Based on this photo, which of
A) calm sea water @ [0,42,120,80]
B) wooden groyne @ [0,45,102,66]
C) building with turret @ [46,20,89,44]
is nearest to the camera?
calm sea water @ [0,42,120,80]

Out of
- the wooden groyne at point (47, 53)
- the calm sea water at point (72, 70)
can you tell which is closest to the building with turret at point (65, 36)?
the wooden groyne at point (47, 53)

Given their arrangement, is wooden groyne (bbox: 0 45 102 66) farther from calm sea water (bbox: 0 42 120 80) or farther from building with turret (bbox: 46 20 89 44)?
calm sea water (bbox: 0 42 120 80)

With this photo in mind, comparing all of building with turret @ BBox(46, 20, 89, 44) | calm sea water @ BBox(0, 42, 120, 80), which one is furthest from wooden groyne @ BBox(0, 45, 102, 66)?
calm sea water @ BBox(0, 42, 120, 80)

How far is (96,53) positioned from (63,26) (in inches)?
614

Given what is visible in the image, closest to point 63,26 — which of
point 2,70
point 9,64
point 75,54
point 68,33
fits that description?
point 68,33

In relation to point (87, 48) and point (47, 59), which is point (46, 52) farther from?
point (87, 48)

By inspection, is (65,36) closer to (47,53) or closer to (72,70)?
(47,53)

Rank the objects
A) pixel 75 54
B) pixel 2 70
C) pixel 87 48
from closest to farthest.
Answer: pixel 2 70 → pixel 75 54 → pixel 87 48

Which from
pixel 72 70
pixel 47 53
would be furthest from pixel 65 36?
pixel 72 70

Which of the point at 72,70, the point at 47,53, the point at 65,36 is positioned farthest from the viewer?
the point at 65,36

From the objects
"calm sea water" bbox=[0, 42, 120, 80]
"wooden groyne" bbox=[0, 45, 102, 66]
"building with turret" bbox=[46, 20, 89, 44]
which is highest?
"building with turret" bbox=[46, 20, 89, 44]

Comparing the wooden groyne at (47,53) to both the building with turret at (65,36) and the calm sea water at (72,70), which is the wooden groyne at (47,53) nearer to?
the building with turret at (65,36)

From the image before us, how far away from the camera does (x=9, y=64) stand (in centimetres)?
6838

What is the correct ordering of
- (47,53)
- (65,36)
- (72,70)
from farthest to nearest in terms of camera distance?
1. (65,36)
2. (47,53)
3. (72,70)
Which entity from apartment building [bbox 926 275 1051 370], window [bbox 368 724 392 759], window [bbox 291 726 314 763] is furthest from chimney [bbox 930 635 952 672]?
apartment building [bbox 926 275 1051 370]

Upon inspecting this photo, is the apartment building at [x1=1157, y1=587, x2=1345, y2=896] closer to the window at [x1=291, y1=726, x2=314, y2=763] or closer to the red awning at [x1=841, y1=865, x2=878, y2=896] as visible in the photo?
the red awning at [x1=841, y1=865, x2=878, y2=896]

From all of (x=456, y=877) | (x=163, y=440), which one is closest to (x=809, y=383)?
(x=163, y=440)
────────────────────
● Given exercise
Reproduce the full listing above, character for character.

● Task answer
Based on this photo, which of
A) calm sea water @ [0,42,120,80]
B) wooden groyne @ [0,45,102,66]
C) building with turret @ [46,20,89,44]
is nearest to the camera?
calm sea water @ [0,42,120,80]

Out of
- the wooden groyne at point (47, 53)
- the calm sea water at point (72, 70)
can you tell which is closest to the building with turret at point (65, 36)?
the wooden groyne at point (47, 53)

Given their arrangement, is wooden groyne (bbox: 0 45 102 66) farther from calm sea water (bbox: 0 42 120 80) or farther from building with turret (bbox: 46 20 89 44)?
calm sea water (bbox: 0 42 120 80)

With this photo in mind, comparing all of building with turret @ BBox(46, 20, 89, 44) | calm sea water @ BBox(0, 42, 120, 80), which one is furthest from wooden groyne @ BBox(0, 45, 102, 66)?
calm sea water @ BBox(0, 42, 120, 80)

How far is (96,53) positioned from (63,26) (in inches)?
614

Given what is visible in the image, closest to point 63,26 — which of
point 2,70
point 9,64
point 75,54
point 68,33
fits that description?
point 68,33

In relation to point (87, 48) and point (47, 59), which is point (46, 52) farther from?
point (87, 48)

By inspection, is (65,36) closer to (47,53) or closer to (72,70)?
(47,53)

Rank the objects
A) pixel 75 54
B) pixel 2 70
C) pixel 87 48
from closest to farthest.
Answer: pixel 2 70 → pixel 75 54 → pixel 87 48

Which from
pixel 72 70
pixel 47 53
would be furthest from pixel 65 36?
pixel 72 70

Which of the point at 72,70, the point at 47,53, the point at 65,36 is positioned farthest from the viewer?
the point at 65,36

From the objects
"calm sea water" bbox=[0, 42, 120, 80]
"wooden groyne" bbox=[0, 45, 102, 66]
"building with turret" bbox=[46, 20, 89, 44]
which is highest?
"building with turret" bbox=[46, 20, 89, 44]

Comparing the wooden groyne at (47,53) to both the building with turret at (65,36) and the calm sea water at (72,70), which is the wooden groyne at (47,53) nearer to?
the building with turret at (65,36)

From the image before us, how far away from the camera does (x=9, y=64) stand (in centimetres)?
6838

What is the correct ordering of
- (47,53)
- (65,36)
- (72,70)
from farthest to nearest in terms of camera distance?
1. (65,36)
2. (47,53)
3. (72,70)
Which entity from apartment building [bbox 926 275 1051 370], window [bbox 368 724 392 759], window [bbox 291 726 314 763] is furthest from chimney [bbox 930 635 952 672]?
apartment building [bbox 926 275 1051 370]

Upon inspecting this photo, is the apartment building at [x1=1157, y1=587, x2=1345, y2=896] closer to the window at [x1=291, y1=726, x2=314, y2=763] or closer to the red awning at [x1=841, y1=865, x2=878, y2=896] as visible in the photo?
the red awning at [x1=841, y1=865, x2=878, y2=896]

From all of (x=456, y=877) | (x=163, y=440), which one is closest to (x=809, y=383)?
(x=163, y=440)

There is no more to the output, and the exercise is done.